Photographer: Kari Soderholm

Ten months after completing a smoking cessation class, Terrence Silver started smoking cigarettes again. It was his first attempt at quitting after smoking for 40 years. His biggest motivation to quit: cost.

“That was the primary reason I was going to quit, the money," Silver said. "It wasn’t health, wasn’t that I didn’t like it. It was the money.”

Silver lives across the river in Jeffersonville, Indiana, where the tax on cigarettes is 99 cents per pack. So he comes to Kentucky to buy his cigarettes, where the tax is 60 cents.

Silver said when he took the smoking cessation class in April of 2015 -- offered through the Metro Department of Public Health -- he learned about his triggers: every time he gets in his car, he reaches for a cigarette.

In February of this year, he started smoking again. Silver said he’s now back to smoking a pack a day.

“I don’t know what it was," he said. "I let my guard down; 'maybe I’ll have one.' And I got knocked out.”

The Cost of Smoking

Silver, now 60, has smoked since he was 20 years old. He said it hasn’t started affecting his health yet – he said he got a clean bill of health at his last physical.

But across Kentucky, 8,900 people die every year from causes directly tied to smoking. In 2014, Medicaid and other insurers paid almost $2 billion in claims related to smoking. 

Ellen Hahn, director of Kentucky Center for Smoke-free Policy at the University of Kentucky College of Nursing, said there's been an effort in previous years by some state lawmakers to increase Kentucky's cigarette tax.

“We know the price of a product does affect whether a person will use it or not," she said. "The higher the price the less likely a person will use it.

Generally, a 10 percent increase in the price of a pack of cigarettes could result in a 2.5 to 5 percent decline in overall smoking, according to a policy brief last month in the journal, Health Affairs.

That means increasing the tax even by 6 cents could potentially mean 220,000 Kentuckians would stop smoking.
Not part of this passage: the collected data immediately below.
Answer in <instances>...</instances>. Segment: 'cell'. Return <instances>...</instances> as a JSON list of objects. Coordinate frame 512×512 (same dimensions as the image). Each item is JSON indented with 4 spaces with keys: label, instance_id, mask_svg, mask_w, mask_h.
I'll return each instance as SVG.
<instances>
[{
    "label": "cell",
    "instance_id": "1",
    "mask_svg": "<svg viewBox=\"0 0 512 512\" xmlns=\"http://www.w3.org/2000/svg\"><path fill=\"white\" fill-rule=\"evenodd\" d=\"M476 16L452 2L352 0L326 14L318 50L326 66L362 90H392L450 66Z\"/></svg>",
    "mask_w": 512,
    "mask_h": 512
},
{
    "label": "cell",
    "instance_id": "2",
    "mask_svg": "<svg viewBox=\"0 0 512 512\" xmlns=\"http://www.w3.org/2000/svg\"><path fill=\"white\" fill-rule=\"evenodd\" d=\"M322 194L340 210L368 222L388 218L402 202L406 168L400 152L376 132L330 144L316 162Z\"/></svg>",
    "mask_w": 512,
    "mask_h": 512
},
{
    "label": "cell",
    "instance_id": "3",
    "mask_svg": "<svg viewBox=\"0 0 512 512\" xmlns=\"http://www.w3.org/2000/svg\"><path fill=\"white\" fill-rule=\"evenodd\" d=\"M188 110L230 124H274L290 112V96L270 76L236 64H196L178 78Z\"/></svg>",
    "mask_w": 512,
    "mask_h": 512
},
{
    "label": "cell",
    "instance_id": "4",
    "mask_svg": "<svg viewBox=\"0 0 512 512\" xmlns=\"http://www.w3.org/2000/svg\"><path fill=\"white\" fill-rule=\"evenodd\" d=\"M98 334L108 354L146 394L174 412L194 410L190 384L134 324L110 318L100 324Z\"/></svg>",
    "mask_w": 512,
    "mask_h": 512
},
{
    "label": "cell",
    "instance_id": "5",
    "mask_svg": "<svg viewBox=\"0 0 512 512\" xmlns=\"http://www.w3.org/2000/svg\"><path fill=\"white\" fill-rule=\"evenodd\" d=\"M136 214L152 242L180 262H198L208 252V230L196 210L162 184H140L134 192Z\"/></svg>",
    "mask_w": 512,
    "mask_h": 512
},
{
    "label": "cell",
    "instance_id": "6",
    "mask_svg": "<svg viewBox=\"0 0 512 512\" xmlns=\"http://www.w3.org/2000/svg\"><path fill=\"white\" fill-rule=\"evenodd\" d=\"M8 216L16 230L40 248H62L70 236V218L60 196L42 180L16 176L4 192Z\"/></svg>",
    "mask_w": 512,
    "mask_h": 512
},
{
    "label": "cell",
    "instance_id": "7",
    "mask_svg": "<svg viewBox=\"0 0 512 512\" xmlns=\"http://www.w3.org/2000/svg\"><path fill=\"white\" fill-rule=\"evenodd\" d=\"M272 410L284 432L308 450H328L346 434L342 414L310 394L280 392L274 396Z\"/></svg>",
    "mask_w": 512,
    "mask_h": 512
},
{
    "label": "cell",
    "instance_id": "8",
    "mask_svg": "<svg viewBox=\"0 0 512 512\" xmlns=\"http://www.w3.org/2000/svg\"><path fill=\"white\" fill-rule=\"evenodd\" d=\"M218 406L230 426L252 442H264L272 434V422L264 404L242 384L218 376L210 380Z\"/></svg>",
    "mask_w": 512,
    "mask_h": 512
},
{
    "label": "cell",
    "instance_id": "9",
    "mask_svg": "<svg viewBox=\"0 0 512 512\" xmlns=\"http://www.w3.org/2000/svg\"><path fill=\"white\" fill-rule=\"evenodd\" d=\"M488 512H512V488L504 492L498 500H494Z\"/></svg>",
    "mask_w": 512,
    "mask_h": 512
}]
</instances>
Kentucky collected $282.9 million in 2012 from the tobacco tax. Meanwhile, the state spent $39.2 million in 2014 on tobacco control programs like the toll-free hotline, cessation classes and anti-smoking marketing. That’s almost $20 million less than the Centers for Disease Control recommends the state spend.

“We’re severely underfunded in tobacco control, and that’s one of the reasons we have weak policies and high smoking rates,” Hahn said.
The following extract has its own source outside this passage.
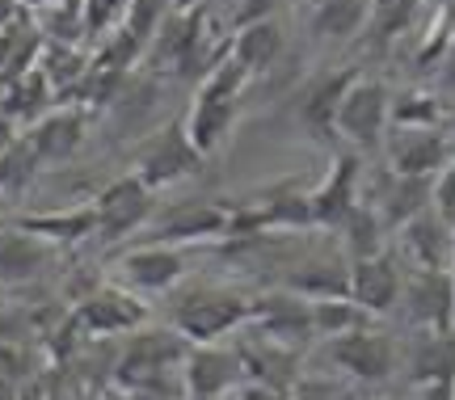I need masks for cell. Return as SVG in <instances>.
Returning <instances> with one entry per match:
<instances>
[{"label":"cell","instance_id":"cell-22","mask_svg":"<svg viewBox=\"0 0 455 400\" xmlns=\"http://www.w3.org/2000/svg\"><path fill=\"white\" fill-rule=\"evenodd\" d=\"M355 76L358 72H346V68H341V72H325V76L304 93V101H299V123L308 127V135H338L333 123H338L341 93L350 89V80Z\"/></svg>","mask_w":455,"mask_h":400},{"label":"cell","instance_id":"cell-36","mask_svg":"<svg viewBox=\"0 0 455 400\" xmlns=\"http://www.w3.org/2000/svg\"><path fill=\"white\" fill-rule=\"evenodd\" d=\"M418 400H455V384H418Z\"/></svg>","mask_w":455,"mask_h":400},{"label":"cell","instance_id":"cell-25","mask_svg":"<svg viewBox=\"0 0 455 400\" xmlns=\"http://www.w3.org/2000/svg\"><path fill=\"white\" fill-rule=\"evenodd\" d=\"M371 26V0H321L312 4V30L321 38L346 43Z\"/></svg>","mask_w":455,"mask_h":400},{"label":"cell","instance_id":"cell-21","mask_svg":"<svg viewBox=\"0 0 455 400\" xmlns=\"http://www.w3.org/2000/svg\"><path fill=\"white\" fill-rule=\"evenodd\" d=\"M51 261L47 240L30 236V232H4L0 236V287H21L43 274V266Z\"/></svg>","mask_w":455,"mask_h":400},{"label":"cell","instance_id":"cell-42","mask_svg":"<svg viewBox=\"0 0 455 400\" xmlns=\"http://www.w3.org/2000/svg\"><path fill=\"white\" fill-rule=\"evenodd\" d=\"M447 224H451V236H455V220H447Z\"/></svg>","mask_w":455,"mask_h":400},{"label":"cell","instance_id":"cell-20","mask_svg":"<svg viewBox=\"0 0 455 400\" xmlns=\"http://www.w3.org/2000/svg\"><path fill=\"white\" fill-rule=\"evenodd\" d=\"M232 123H236V101H228V97H207V93H198L181 127H186V135H190V144L198 148V156L207 160L215 148L228 140Z\"/></svg>","mask_w":455,"mask_h":400},{"label":"cell","instance_id":"cell-39","mask_svg":"<svg viewBox=\"0 0 455 400\" xmlns=\"http://www.w3.org/2000/svg\"><path fill=\"white\" fill-rule=\"evenodd\" d=\"M0 400H17V388H13V380L0 371Z\"/></svg>","mask_w":455,"mask_h":400},{"label":"cell","instance_id":"cell-31","mask_svg":"<svg viewBox=\"0 0 455 400\" xmlns=\"http://www.w3.org/2000/svg\"><path fill=\"white\" fill-rule=\"evenodd\" d=\"M123 388V400H190L181 371H164V375H148V380H131Z\"/></svg>","mask_w":455,"mask_h":400},{"label":"cell","instance_id":"cell-6","mask_svg":"<svg viewBox=\"0 0 455 400\" xmlns=\"http://www.w3.org/2000/svg\"><path fill=\"white\" fill-rule=\"evenodd\" d=\"M190 354V341L169 324V329H135L127 333L114 384H131V380H148V375H164V371H181Z\"/></svg>","mask_w":455,"mask_h":400},{"label":"cell","instance_id":"cell-30","mask_svg":"<svg viewBox=\"0 0 455 400\" xmlns=\"http://www.w3.org/2000/svg\"><path fill=\"white\" fill-rule=\"evenodd\" d=\"M164 17H169V0H131L123 21H118V30L131 34L140 47H148V43L161 34Z\"/></svg>","mask_w":455,"mask_h":400},{"label":"cell","instance_id":"cell-41","mask_svg":"<svg viewBox=\"0 0 455 400\" xmlns=\"http://www.w3.org/2000/svg\"><path fill=\"white\" fill-rule=\"evenodd\" d=\"M447 283H451V300H455V257H451V266H447Z\"/></svg>","mask_w":455,"mask_h":400},{"label":"cell","instance_id":"cell-35","mask_svg":"<svg viewBox=\"0 0 455 400\" xmlns=\"http://www.w3.org/2000/svg\"><path fill=\"white\" fill-rule=\"evenodd\" d=\"M21 333V324H17V312H13V304L0 295V341H13V337Z\"/></svg>","mask_w":455,"mask_h":400},{"label":"cell","instance_id":"cell-33","mask_svg":"<svg viewBox=\"0 0 455 400\" xmlns=\"http://www.w3.org/2000/svg\"><path fill=\"white\" fill-rule=\"evenodd\" d=\"M435 211H439L443 220H455V156H451V164L435 177Z\"/></svg>","mask_w":455,"mask_h":400},{"label":"cell","instance_id":"cell-17","mask_svg":"<svg viewBox=\"0 0 455 400\" xmlns=\"http://www.w3.org/2000/svg\"><path fill=\"white\" fill-rule=\"evenodd\" d=\"M358 156H338L333 169L325 173V181L308 194L312 203V224L321 228H338L350 211L358 207Z\"/></svg>","mask_w":455,"mask_h":400},{"label":"cell","instance_id":"cell-15","mask_svg":"<svg viewBox=\"0 0 455 400\" xmlns=\"http://www.w3.org/2000/svg\"><path fill=\"white\" fill-rule=\"evenodd\" d=\"M371 211L379 215V224L396 232V228H405L413 215H422V211L435 207V177H396L388 173L379 181V198H367Z\"/></svg>","mask_w":455,"mask_h":400},{"label":"cell","instance_id":"cell-28","mask_svg":"<svg viewBox=\"0 0 455 400\" xmlns=\"http://www.w3.org/2000/svg\"><path fill=\"white\" fill-rule=\"evenodd\" d=\"M338 232L346 236V249L350 257H371V253H384V236H388V228L379 224V215L371 211L367 198H358V207L346 215L338 224Z\"/></svg>","mask_w":455,"mask_h":400},{"label":"cell","instance_id":"cell-23","mask_svg":"<svg viewBox=\"0 0 455 400\" xmlns=\"http://www.w3.org/2000/svg\"><path fill=\"white\" fill-rule=\"evenodd\" d=\"M346 283H350V261H338V257H321V261L312 257L287 274V291L304 300H341Z\"/></svg>","mask_w":455,"mask_h":400},{"label":"cell","instance_id":"cell-29","mask_svg":"<svg viewBox=\"0 0 455 400\" xmlns=\"http://www.w3.org/2000/svg\"><path fill=\"white\" fill-rule=\"evenodd\" d=\"M443 123H447V110L426 89H409L388 101V127H443Z\"/></svg>","mask_w":455,"mask_h":400},{"label":"cell","instance_id":"cell-1","mask_svg":"<svg viewBox=\"0 0 455 400\" xmlns=\"http://www.w3.org/2000/svg\"><path fill=\"white\" fill-rule=\"evenodd\" d=\"M169 316L190 346H215L253 320V300L228 287H190L173 300Z\"/></svg>","mask_w":455,"mask_h":400},{"label":"cell","instance_id":"cell-5","mask_svg":"<svg viewBox=\"0 0 455 400\" xmlns=\"http://www.w3.org/2000/svg\"><path fill=\"white\" fill-rule=\"evenodd\" d=\"M379 148L388 156V173L396 177H439L455 156L443 127H388Z\"/></svg>","mask_w":455,"mask_h":400},{"label":"cell","instance_id":"cell-27","mask_svg":"<svg viewBox=\"0 0 455 400\" xmlns=\"http://www.w3.org/2000/svg\"><path fill=\"white\" fill-rule=\"evenodd\" d=\"M371 316L355 304V300H312V337L321 341H333V337H346L355 329H367Z\"/></svg>","mask_w":455,"mask_h":400},{"label":"cell","instance_id":"cell-26","mask_svg":"<svg viewBox=\"0 0 455 400\" xmlns=\"http://www.w3.org/2000/svg\"><path fill=\"white\" fill-rule=\"evenodd\" d=\"M17 228L38 240H84V236H98V215H93V207L47 211V215H21Z\"/></svg>","mask_w":455,"mask_h":400},{"label":"cell","instance_id":"cell-43","mask_svg":"<svg viewBox=\"0 0 455 400\" xmlns=\"http://www.w3.org/2000/svg\"><path fill=\"white\" fill-rule=\"evenodd\" d=\"M312 4H321V0H312Z\"/></svg>","mask_w":455,"mask_h":400},{"label":"cell","instance_id":"cell-19","mask_svg":"<svg viewBox=\"0 0 455 400\" xmlns=\"http://www.w3.org/2000/svg\"><path fill=\"white\" fill-rule=\"evenodd\" d=\"M84 140V114L81 110H47L43 118H34L26 144L34 148L38 164L43 160H68Z\"/></svg>","mask_w":455,"mask_h":400},{"label":"cell","instance_id":"cell-18","mask_svg":"<svg viewBox=\"0 0 455 400\" xmlns=\"http://www.w3.org/2000/svg\"><path fill=\"white\" fill-rule=\"evenodd\" d=\"M278 55H283V26H278L275 17H266V21H249V26H236L232 38H228V60H236L249 76L270 72Z\"/></svg>","mask_w":455,"mask_h":400},{"label":"cell","instance_id":"cell-4","mask_svg":"<svg viewBox=\"0 0 455 400\" xmlns=\"http://www.w3.org/2000/svg\"><path fill=\"white\" fill-rule=\"evenodd\" d=\"M388 101L392 93L375 76H355L350 89L341 93L333 131L346 144H355L358 152H375L384 144V131H388Z\"/></svg>","mask_w":455,"mask_h":400},{"label":"cell","instance_id":"cell-37","mask_svg":"<svg viewBox=\"0 0 455 400\" xmlns=\"http://www.w3.org/2000/svg\"><path fill=\"white\" fill-rule=\"evenodd\" d=\"M443 89H451V93H455V43L447 47V68H443Z\"/></svg>","mask_w":455,"mask_h":400},{"label":"cell","instance_id":"cell-7","mask_svg":"<svg viewBox=\"0 0 455 400\" xmlns=\"http://www.w3.org/2000/svg\"><path fill=\"white\" fill-rule=\"evenodd\" d=\"M401 291H405V270L392 253L371 257H350V283H346V300H355L367 316H388L401 308Z\"/></svg>","mask_w":455,"mask_h":400},{"label":"cell","instance_id":"cell-32","mask_svg":"<svg viewBox=\"0 0 455 400\" xmlns=\"http://www.w3.org/2000/svg\"><path fill=\"white\" fill-rule=\"evenodd\" d=\"M228 4H232V30L249 26V21H266L278 9V0H228Z\"/></svg>","mask_w":455,"mask_h":400},{"label":"cell","instance_id":"cell-13","mask_svg":"<svg viewBox=\"0 0 455 400\" xmlns=\"http://www.w3.org/2000/svg\"><path fill=\"white\" fill-rule=\"evenodd\" d=\"M396 240H401V253L409 257L413 270H447L455 257L451 224L435 207L413 215L405 228H396Z\"/></svg>","mask_w":455,"mask_h":400},{"label":"cell","instance_id":"cell-38","mask_svg":"<svg viewBox=\"0 0 455 400\" xmlns=\"http://www.w3.org/2000/svg\"><path fill=\"white\" fill-rule=\"evenodd\" d=\"M13 17H17V0H0V30H4Z\"/></svg>","mask_w":455,"mask_h":400},{"label":"cell","instance_id":"cell-2","mask_svg":"<svg viewBox=\"0 0 455 400\" xmlns=\"http://www.w3.org/2000/svg\"><path fill=\"white\" fill-rule=\"evenodd\" d=\"M321 358H325L333 371H341L346 380H358V384H384L396 375L401 367V350L388 333L379 329H355L346 337H333L321 346Z\"/></svg>","mask_w":455,"mask_h":400},{"label":"cell","instance_id":"cell-9","mask_svg":"<svg viewBox=\"0 0 455 400\" xmlns=\"http://www.w3.org/2000/svg\"><path fill=\"white\" fill-rule=\"evenodd\" d=\"M152 211H156V190H148L135 173L110 181V186L98 194V203H93L98 232L110 240L131 236L135 228H144L148 220H152Z\"/></svg>","mask_w":455,"mask_h":400},{"label":"cell","instance_id":"cell-24","mask_svg":"<svg viewBox=\"0 0 455 400\" xmlns=\"http://www.w3.org/2000/svg\"><path fill=\"white\" fill-rule=\"evenodd\" d=\"M409 375L418 384H455V329L447 333H422L409 350Z\"/></svg>","mask_w":455,"mask_h":400},{"label":"cell","instance_id":"cell-40","mask_svg":"<svg viewBox=\"0 0 455 400\" xmlns=\"http://www.w3.org/2000/svg\"><path fill=\"white\" fill-rule=\"evenodd\" d=\"M443 131H447V140H451V144H455V110L447 114V123H443Z\"/></svg>","mask_w":455,"mask_h":400},{"label":"cell","instance_id":"cell-8","mask_svg":"<svg viewBox=\"0 0 455 400\" xmlns=\"http://www.w3.org/2000/svg\"><path fill=\"white\" fill-rule=\"evenodd\" d=\"M401 312L418 333H447L455 329V300L447 270H413L405 274L401 291Z\"/></svg>","mask_w":455,"mask_h":400},{"label":"cell","instance_id":"cell-12","mask_svg":"<svg viewBox=\"0 0 455 400\" xmlns=\"http://www.w3.org/2000/svg\"><path fill=\"white\" fill-rule=\"evenodd\" d=\"M76 324L89 337H118L144 329L148 308L140 304V295L127 287H98L93 295H84V304L76 308Z\"/></svg>","mask_w":455,"mask_h":400},{"label":"cell","instance_id":"cell-10","mask_svg":"<svg viewBox=\"0 0 455 400\" xmlns=\"http://www.w3.org/2000/svg\"><path fill=\"white\" fill-rule=\"evenodd\" d=\"M181 380L190 400H224L244 384V363L232 346H190L186 363H181Z\"/></svg>","mask_w":455,"mask_h":400},{"label":"cell","instance_id":"cell-16","mask_svg":"<svg viewBox=\"0 0 455 400\" xmlns=\"http://www.w3.org/2000/svg\"><path fill=\"white\" fill-rule=\"evenodd\" d=\"M253 333H266L275 341H295V337H312V300L291 295V291H275V295H258L253 300Z\"/></svg>","mask_w":455,"mask_h":400},{"label":"cell","instance_id":"cell-14","mask_svg":"<svg viewBox=\"0 0 455 400\" xmlns=\"http://www.w3.org/2000/svg\"><path fill=\"white\" fill-rule=\"evenodd\" d=\"M228 215L232 207H215V203H186V207L164 211L152 224V240L156 244H195V240L228 236Z\"/></svg>","mask_w":455,"mask_h":400},{"label":"cell","instance_id":"cell-3","mask_svg":"<svg viewBox=\"0 0 455 400\" xmlns=\"http://www.w3.org/2000/svg\"><path fill=\"white\" fill-rule=\"evenodd\" d=\"M198 169H203V156H198V148L190 144L181 118H173V123H164L161 131H152L144 144H140L131 173L140 177L148 190H164V186H178L186 177H195Z\"/></svg>","mask_w":455,"mask_h":400},{"label":"cell","instance_id":"cell-11","mask_svg":"<svg viewBox=\"0 0 455 400\" xmlns=\"http://www.w3.org/2000/svg\"><path fill=\"white\" fill-rule=\"evenodd\" d=\"M118 266V278L127 291H140V295H161V291H173L186 274V257L173 244H156L148 240L140 249H127V253L114 261Z\"/></svg>","mask_w":455,"mask_h":400},{"label":"cell","instance_id":"cell-34","mask_svg":"<svg viewBox=\"0 0 455 400\" xmlns=\"http://www.w3.org/2000/svg\"><path fill=\"white\" fill-rule=\"evenodd\" d=\"M236 400H295L291 388H275V384H241Z\"/></svg>","mask_w":455,"mask_h":400}]
</instances>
In 2014, 27 percent of Kentuckians were cigarette smokers. Robertson County – just south of Cincinnati – had the highest rate of smokers in the state at 42 percent.


The Kentucky Farm Bureau is a main opponent of increasing the state cigarette tax. KFB argues that increasing the tax would mean less revenues for Kentucky because smokers might go to neighboring states to buy cheaper cigarettes.
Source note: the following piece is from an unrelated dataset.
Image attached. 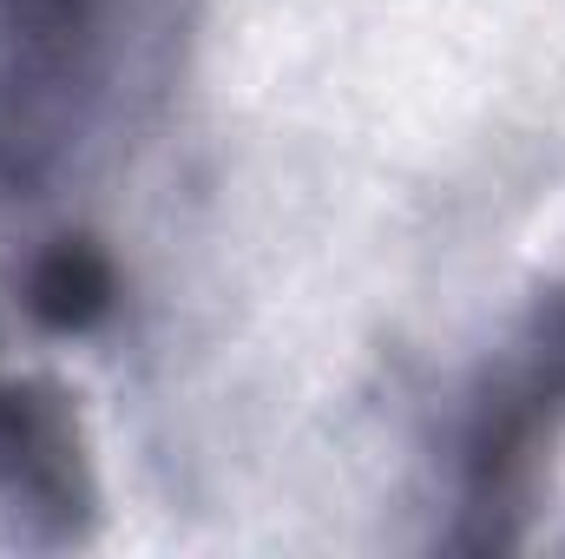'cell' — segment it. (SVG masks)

Jeff Harper, director of public affairs at the KFB, said people like Terrence Silver generate more tax dollars for the state. And if the tax is increased and inches closer to the Indiana tax, people like Silver might start buying cigarettes in there.

“There’s a tipping point," Harper said. "One could argue that if the tax goes up too high you’ll have the reverse effect, and the folks coming in from border states, and Kentucky residents, could pay Ohio and Indiana taxes."

Neighboring Missouri has the lowest cigarette tax in the U.S. at 17 cents per pack. Virginia’s tax is the second lowest at 30 cents. Thirty-four states have a cigarette tax of $1 or more, including West Virginia, Ohio and Illinois.

Meanwhile, cigars, pipe tobacco, e-cigarettes and roll-your-own tobacco are not taxed. Harper said these products should be taxed just the same as cigarettes.

'Just keep at it'

As for Terrence Silver, he said he's going to give the smoking cessation program another try.

"Honestly, I want to go through the class again and give it all I got," he said. "It was a good class, and I’ve heard a lot of people have to go through it more than once. I do think I can succeed if I just keep at it."

Lisa Gillespie is WFPL's Health and Innovation Reporter.